Oversight is one thing. But that is not what this is. They simply have no understanding of the intense vetting done to award any grant. 

It is hard enough getting funded based on the science. Now researchers will have to navigate political ideology that often contradicts the science. 

Research into the cancer-causing aspects of cigarette smoking was damaged by the same approaches, resulting in thousands of people dying.

America lost its leadership in high energy physics the first time Congress went through this sort of micromanagement. This looks to be even more damaging.

The guy in charge of the environment is a world class science denier, even as the globe hits the warmest it has been in recorded history. Over 90% of the Republicans on his Senate committee deny science.

Yet, 83% of American do acknowledge what science is telling us.

Sixty-eight percent of Republican leadership deny science, with 62% of those on the House Committee on Science, Space and Technology denying science. Science deniers are in charge of NASA and NOAA.

For no good reason but furthering a political ideology, helping some organizations’s bottom line, stroking the egos of a few billionaires and getting elected.

Science looks to be very damaged over the next few years. I hope it can recover.

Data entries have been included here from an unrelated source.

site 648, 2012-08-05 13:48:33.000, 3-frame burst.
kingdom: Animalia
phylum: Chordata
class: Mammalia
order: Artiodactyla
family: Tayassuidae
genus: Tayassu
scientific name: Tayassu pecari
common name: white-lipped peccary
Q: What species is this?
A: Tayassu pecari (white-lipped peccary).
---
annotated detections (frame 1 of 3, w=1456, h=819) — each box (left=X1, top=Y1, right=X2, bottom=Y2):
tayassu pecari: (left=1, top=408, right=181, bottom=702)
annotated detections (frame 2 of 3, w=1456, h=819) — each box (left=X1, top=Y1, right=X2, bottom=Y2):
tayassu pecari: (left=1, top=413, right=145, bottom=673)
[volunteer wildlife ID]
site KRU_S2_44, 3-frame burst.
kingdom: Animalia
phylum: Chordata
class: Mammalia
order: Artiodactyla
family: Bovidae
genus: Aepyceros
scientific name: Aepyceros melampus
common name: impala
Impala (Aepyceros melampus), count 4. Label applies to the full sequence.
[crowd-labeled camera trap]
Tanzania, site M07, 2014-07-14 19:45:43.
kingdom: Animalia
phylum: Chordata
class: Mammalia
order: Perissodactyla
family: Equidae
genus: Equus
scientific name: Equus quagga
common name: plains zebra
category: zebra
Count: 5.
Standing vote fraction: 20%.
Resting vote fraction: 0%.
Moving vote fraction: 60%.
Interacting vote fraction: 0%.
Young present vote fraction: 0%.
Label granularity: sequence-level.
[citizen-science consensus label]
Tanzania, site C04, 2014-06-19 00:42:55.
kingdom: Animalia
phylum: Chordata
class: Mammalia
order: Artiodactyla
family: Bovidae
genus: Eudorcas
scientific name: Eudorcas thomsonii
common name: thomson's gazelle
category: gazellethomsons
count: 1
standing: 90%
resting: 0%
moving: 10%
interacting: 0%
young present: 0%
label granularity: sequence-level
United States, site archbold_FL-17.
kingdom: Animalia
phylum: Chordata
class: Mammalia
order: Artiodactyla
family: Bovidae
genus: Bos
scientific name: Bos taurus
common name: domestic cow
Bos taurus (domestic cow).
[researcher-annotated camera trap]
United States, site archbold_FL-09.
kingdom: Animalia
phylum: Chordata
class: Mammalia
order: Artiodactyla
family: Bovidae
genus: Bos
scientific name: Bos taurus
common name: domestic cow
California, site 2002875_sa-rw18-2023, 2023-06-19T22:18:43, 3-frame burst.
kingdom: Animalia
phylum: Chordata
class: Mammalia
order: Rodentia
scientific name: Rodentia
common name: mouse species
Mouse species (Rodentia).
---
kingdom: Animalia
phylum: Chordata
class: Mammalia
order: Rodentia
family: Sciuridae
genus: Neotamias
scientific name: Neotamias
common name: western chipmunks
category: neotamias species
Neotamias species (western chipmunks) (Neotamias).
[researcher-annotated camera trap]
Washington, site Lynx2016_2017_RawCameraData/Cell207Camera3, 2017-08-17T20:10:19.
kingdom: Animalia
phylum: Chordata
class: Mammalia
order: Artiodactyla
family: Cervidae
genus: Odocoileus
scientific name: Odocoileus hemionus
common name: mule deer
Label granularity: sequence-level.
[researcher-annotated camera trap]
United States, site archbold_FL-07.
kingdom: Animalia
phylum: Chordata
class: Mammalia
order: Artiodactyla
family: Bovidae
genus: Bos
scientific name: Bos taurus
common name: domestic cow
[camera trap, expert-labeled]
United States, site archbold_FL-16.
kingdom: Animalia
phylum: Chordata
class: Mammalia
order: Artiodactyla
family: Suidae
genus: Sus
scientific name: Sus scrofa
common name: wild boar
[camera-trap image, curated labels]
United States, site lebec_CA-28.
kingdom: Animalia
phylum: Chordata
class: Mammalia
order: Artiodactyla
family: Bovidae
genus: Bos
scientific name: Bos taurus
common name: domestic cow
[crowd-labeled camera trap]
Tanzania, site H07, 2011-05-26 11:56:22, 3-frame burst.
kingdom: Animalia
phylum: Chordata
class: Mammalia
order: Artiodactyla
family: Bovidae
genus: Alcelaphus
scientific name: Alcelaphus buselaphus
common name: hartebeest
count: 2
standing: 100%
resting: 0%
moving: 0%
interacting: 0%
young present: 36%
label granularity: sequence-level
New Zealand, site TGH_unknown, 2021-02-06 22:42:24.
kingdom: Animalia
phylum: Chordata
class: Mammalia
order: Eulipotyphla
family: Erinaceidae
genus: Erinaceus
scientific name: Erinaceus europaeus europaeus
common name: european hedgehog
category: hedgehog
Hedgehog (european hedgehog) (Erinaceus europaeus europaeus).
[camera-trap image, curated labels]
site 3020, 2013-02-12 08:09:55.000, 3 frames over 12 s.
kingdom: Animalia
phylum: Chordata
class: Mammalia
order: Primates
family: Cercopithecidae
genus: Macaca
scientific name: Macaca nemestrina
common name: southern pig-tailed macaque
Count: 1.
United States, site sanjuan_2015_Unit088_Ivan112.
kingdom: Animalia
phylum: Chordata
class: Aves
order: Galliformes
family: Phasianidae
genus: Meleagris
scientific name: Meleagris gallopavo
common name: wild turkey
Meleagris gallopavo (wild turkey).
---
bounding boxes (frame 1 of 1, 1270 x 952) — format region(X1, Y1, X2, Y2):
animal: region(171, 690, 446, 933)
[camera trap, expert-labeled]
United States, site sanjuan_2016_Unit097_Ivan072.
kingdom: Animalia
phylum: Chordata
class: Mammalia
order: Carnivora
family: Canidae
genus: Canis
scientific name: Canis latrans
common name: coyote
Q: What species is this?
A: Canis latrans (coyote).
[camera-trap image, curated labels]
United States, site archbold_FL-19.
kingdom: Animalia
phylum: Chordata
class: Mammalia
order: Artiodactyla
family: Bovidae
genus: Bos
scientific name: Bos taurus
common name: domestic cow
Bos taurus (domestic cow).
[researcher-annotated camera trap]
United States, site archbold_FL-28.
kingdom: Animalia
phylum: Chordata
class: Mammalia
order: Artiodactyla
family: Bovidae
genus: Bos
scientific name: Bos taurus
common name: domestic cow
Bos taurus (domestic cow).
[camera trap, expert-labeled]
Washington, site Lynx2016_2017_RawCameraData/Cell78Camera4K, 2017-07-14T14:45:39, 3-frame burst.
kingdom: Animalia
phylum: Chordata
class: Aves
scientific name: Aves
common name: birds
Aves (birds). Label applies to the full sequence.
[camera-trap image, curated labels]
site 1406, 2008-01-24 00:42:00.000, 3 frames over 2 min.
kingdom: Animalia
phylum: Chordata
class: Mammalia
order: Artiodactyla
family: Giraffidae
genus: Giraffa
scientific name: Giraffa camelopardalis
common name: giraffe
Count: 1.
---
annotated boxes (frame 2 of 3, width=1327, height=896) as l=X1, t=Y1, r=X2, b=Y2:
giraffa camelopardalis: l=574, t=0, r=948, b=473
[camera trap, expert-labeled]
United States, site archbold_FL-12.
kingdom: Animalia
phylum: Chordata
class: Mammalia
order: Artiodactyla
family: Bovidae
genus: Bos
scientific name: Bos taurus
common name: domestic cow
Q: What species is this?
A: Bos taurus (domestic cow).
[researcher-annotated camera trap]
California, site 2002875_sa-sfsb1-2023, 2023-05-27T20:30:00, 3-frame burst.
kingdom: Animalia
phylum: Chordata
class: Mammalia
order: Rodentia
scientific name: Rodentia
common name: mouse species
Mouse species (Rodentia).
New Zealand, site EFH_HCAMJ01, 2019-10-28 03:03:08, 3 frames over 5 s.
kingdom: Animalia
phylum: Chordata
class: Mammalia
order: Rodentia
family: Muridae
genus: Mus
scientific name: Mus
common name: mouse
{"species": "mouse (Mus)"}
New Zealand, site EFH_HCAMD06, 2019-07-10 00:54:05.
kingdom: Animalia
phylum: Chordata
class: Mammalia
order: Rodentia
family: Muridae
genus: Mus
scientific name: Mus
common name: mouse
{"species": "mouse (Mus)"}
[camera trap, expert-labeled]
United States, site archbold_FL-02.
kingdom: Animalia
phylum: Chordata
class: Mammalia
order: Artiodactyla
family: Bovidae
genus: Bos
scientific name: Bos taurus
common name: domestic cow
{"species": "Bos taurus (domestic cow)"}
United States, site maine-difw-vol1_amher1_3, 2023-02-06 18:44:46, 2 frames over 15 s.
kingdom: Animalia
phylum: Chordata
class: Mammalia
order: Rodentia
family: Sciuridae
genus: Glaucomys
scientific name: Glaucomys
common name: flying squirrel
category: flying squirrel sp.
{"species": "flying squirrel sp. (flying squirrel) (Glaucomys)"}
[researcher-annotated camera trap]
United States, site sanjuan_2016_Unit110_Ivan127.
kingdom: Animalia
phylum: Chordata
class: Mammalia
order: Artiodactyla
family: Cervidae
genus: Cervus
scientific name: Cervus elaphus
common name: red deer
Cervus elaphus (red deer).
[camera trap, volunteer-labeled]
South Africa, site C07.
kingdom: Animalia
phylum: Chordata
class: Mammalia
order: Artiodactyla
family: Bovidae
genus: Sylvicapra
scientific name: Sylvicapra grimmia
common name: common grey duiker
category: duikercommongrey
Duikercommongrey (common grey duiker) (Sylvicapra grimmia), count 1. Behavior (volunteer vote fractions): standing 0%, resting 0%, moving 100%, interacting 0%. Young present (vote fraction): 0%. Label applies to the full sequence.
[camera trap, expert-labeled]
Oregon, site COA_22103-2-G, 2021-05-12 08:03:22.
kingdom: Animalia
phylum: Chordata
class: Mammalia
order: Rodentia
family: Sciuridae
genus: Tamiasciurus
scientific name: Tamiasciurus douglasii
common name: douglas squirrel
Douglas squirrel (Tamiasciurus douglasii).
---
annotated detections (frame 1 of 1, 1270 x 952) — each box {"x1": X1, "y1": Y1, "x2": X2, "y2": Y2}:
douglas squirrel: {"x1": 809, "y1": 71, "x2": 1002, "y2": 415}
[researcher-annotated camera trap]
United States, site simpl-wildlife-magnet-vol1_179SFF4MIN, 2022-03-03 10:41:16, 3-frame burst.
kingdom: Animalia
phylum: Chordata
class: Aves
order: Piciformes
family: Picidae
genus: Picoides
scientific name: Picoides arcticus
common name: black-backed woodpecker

Cipolla’s Laws of Human Stupidity describe how the downward cycle of a culture occurs when the bandits  (those who harm others to help themselves) lead the stupid (those who hurt others as they hurt themselves).

Looks like that cycle is well underway. Something I said before:

Let’s see, where have we seen scientists and their work become trophies due to the political will of charlatans? Scientists were executed or sent to prison because they stood up for the truth when it went against the political thought of the time.